“什么蛇?是我瞎了吗?哪有蛇?”
刘紫然没看见,还向前走了几步。
我拉住她,自己走上前。
那些无皮怪蛇直挺着身子,对我吐着蛇信子,一双双蛇眼散发着妖异的淡紫色光。
我抽出打鬼尺,单膝跪下,一手撑地,一手举起尺子。与此同时,撑地的手心儿裂开嘴巴,悄悄放出几条鬼铁线。
“秦三省,你干嘛呢?”
刘紫然问。
“嘘!”
我找准目标,一尺狠狠落下!
鬼铁线也迅速缠绕向周围其余怪蛇。
然而,诡异的一幕发生。
那些蛇,竟灵巧无比,不仅躲过了我手中尺子,甚至连本就极为敏捷的鬼铁线,都无法将其缠绕。
几条蛇迅速钻入地面泥土之中,消失不见。
刘紫然不知道什么时候,已经来到我身边儿蹲下。
她戳我肋条两下:“哎,你搁这,跟空气玩打地鼠呢?”
“没开玩笑,老板,真的有蛇。”
我站起来。
但刘紫然还蹲着,手慢慢伸向我刚刚挥打的泥土。
“小心。”
我提醒。
“嗯,没事儿。”
刘紫然点头,一只手落在泥土上,另一只手,按住胸口的镜子。
过了许久,轻轻摇头。
“没感觉的。”
接着,起身,手伸向我。在我脸上,脑袋上摸索了半天。
“不是,你摸丶我干什么玩意儿呢?”
“我看看你有没有问题啊,是不是幻觉了?”
刘紫然表情认真。
我拍下她的手。
但心里也琢磨,是我的问题?
我甚至还搓了搓手心,感受了一下,刚探入地下的鬼铁线,似乎也没发现什么奇怪的东西。
“可能是眼花了。”
“还有就是,也许这地方对‘名叫赵阳的人’,的确是不怎么友好。老板,咱俩先去那古宅吧,看看情况。”
我决定暂时把这事儿,先放下。
“好吧。”
刘紫然点头:“其实我觉得你也没什么事,但毕竟身中咒杀,精神太过于紧张,出现了幻觉,也属于正常的。”
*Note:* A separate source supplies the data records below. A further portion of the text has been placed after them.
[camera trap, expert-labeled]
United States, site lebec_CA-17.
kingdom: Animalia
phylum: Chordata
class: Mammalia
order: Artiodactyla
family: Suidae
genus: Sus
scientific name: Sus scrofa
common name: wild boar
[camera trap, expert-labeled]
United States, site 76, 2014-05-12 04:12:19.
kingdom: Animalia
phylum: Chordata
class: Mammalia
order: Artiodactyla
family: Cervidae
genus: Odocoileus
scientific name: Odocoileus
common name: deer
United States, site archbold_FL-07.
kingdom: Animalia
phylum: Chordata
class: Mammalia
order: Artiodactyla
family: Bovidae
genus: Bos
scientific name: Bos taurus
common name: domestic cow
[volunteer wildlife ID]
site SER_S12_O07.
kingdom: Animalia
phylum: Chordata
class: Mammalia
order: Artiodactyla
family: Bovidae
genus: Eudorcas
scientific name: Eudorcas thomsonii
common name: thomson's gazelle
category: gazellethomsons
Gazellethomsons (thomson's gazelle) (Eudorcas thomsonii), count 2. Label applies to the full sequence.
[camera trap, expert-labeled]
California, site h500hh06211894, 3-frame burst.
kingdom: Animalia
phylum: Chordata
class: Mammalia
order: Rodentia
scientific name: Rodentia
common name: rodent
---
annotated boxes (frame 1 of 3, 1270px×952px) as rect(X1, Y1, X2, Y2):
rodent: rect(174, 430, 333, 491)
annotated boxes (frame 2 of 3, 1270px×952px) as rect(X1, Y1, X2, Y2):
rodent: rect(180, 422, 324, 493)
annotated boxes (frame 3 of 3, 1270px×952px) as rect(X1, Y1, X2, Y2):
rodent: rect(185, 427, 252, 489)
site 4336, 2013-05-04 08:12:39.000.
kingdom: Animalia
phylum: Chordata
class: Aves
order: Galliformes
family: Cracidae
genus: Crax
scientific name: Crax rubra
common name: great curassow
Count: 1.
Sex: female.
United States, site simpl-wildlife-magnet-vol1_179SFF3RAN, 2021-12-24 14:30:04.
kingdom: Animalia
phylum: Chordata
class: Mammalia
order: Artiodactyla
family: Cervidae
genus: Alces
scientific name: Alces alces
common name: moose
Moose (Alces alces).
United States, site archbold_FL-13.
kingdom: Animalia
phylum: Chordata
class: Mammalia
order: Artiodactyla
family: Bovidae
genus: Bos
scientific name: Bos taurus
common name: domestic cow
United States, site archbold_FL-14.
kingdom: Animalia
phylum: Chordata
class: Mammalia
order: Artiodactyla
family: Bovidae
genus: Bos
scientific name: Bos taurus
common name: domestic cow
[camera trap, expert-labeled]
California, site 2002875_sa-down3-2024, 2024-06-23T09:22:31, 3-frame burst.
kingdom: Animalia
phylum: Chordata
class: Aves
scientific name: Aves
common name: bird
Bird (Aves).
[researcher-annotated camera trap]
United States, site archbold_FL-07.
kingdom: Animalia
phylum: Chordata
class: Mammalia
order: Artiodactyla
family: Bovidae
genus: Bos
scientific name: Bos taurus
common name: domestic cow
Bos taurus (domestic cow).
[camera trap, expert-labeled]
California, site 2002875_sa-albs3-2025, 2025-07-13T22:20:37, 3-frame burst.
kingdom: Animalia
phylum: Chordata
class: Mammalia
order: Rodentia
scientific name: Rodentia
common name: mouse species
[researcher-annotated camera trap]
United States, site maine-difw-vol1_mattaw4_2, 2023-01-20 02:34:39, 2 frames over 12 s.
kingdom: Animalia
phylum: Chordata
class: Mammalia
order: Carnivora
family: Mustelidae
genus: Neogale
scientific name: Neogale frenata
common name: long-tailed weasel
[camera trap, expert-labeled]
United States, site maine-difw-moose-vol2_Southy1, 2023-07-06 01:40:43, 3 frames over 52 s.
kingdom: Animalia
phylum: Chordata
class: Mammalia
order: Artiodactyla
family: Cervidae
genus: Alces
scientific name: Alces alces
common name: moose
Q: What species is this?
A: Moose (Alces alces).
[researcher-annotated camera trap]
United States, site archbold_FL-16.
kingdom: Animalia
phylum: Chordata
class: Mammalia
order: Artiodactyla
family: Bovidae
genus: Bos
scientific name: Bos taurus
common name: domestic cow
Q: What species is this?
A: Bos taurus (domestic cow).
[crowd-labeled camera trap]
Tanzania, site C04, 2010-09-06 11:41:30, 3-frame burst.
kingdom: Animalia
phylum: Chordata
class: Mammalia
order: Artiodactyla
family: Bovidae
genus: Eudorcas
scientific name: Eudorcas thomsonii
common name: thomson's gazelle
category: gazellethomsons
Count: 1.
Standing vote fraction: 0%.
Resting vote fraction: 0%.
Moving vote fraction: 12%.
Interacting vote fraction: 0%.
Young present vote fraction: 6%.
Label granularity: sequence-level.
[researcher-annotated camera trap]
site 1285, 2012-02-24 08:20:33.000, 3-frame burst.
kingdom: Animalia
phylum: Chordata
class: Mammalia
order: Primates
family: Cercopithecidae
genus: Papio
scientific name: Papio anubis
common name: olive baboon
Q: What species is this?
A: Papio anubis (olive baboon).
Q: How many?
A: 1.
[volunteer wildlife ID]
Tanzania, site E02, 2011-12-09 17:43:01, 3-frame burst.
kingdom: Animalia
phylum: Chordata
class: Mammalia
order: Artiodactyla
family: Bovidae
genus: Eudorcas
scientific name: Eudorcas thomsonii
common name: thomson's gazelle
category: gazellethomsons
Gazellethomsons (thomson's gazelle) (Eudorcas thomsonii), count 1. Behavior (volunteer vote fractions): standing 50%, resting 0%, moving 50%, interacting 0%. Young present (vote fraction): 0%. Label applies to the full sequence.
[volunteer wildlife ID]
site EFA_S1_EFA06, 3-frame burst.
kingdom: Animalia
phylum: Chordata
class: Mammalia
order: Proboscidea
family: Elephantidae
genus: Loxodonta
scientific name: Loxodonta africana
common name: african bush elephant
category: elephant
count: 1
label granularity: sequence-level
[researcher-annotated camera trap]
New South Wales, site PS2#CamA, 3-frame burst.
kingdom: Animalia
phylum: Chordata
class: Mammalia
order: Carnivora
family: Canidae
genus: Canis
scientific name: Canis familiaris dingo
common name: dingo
说完,小手一拍我肩膀:“好啦!看到什么都别怕,告诉我,你老板我厉害着呢,保护你!”
“呵……”
“哎?哎!哎你笑什么?秦三省你笑我?”
“没有,我这人就爱笑,笑点低。”
“呸!滚蛋!你那明明就是嘲笑的模样。”
“你看错了。”
“我可没幻觉!”
……
进入宅院,走向古宅正门。
这片儿也没灯,黑暗中的古宅,仿佛一座被妖气笼罩的魔窟。
走到门前,我和刘紫然发现这古宅的正门,竟然开了一道缝。
门很大,高差不多有六米,单独一扇宽一米半。其中一扇被打开,缝隙的宽度,足够一个人侧身进入。
白天路过的时候,这门是紧闭的。
有人进去过?
但这开门的方式,看着不太像正经的来去啊。
我和刘紫然也顺着门缝钻进去,到里面以后,刘紫然用手电筒照明古宅内部。这里面没任何摆设,空空荡荡的。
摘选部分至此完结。